The number was up nearly 30 per cent month on month and 15 per cent higher than February’s figure of 73,700 before the pandemic hit.

However, it only partially offsets weakness seen between March and June. For the year to date, there have been 418,000 approvals in 2020, compared with 524,000 over the same period in 2019. 

Approvals for remortgage, which do not include product transfers, are little changed compared to July, at 33,400 and 36 per cent lower than in February 2020.

Net mortgage borrowing was £3.1bn similar to July’s figure of £2.9bn. 

Effective mortgage interest rates were broadly unchanged.

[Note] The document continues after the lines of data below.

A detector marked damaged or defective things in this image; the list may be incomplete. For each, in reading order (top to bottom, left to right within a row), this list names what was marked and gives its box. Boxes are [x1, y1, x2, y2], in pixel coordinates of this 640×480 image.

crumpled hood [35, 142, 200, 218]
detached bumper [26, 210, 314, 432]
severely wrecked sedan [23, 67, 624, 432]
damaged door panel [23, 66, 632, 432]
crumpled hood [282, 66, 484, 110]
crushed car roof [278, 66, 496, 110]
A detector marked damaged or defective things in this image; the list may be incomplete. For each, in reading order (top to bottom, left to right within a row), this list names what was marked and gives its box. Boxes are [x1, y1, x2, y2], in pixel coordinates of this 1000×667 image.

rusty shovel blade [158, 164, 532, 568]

Mortgage borrowing hit a trough of £0.5bn in April, and is still slightly lower than the average of £4.2bn in the six months to February 2020. The increase on the month reflected slightly higher gross borrowing of £18.8bn, although it is still below the pre-Covid February level of £23.7bn.

Keystone Property Finance chief executive David Whittaker says: “There were no signs of the traditional summer slump this August, with the mortgage market experiencing a ‘mini boom’ and showing positive signs of recovery following an extremely challenging period. 

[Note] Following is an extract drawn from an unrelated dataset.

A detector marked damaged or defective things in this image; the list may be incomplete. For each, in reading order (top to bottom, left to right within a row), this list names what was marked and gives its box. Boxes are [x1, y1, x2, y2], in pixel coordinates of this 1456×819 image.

“Within the buy-to-let market, falling rates, pent up demand and the stamp duty holiday have no doubt acted as an incentive for landlords and investors to take this opportunity to diversify their property portfolios.

“However, whilst today’s figures give us reason to be cautiously optimistic about the market, a raft of regulatory changes coming into force this year means buy-to-let investors must continue to seek the advice of brokers who can help them navigate this complex landscape.”

Bluestone Mortgages managing director Steve Seal says: “It is reassuring to see small signs of recovery across the industry, as mortgage lending picks up and consumer confidence gradually returns. 

“Lenders and advisers are working together to ensure that, for customers who can progress with home purchases, the support they need is available.

“However, while this may be the case over the short-term, the long-term picture will present the market with another challenge – supporting those who have been significantly impacted by the Covid-19 crisis. 

“For the thousands of borrowers who have been made redundant or furloughed, for example, their financial position will be more precarious than it was before the pandemic hit. 

“This has the potential to damage their future lending prospects and leave them locked out of mainstream lending channels.

“Looking ahead to a post–coronavirus future, there will be several opportunities for the specialist market to grow to support these borrowers. “Specialist lenders will be essential to the recovery of the sector, providing individuals in more vulnerable situations with the financial lifeline they need.”

Private Finance director Shaun Church also expresses caution over how to interpret the apparent bounceback in activity.

He says: “This latest data shows the size of the steep rise in demand in the housing market as a wave of buyers scrambled to secure cheap financing to push through property purchases.

“The sharp rise in mortgage approvals is likely being driven by high levels of buyers pouring into the market following the initial lifting of lockdown restrictions. 

“Activity levels are being stimulated by prospective homeowners bringing purchases forward by one, two and five years to take advantage of the financial benefits on offer through the stamp duty holiday.

“Changing consumer preferences have also fed into high demand levels. People are placing greater value on larger properties with access to green space, causing them to relocate to properties that better align with these new requirements. 

“These have all compounded to create an artificial environment making it appear as if the housing market is in a robust position.

“However, the market is looking increasingly fragile. 

“Economic headwinds are rapidly intensifying, driven by the growing likelihood of the reimposition of a national lockdown. 

“This will reduce consumer confidence, causing people to adopt a cautious spending approach and avoid making big ticket purchases until they have greater certainty over their financial future.”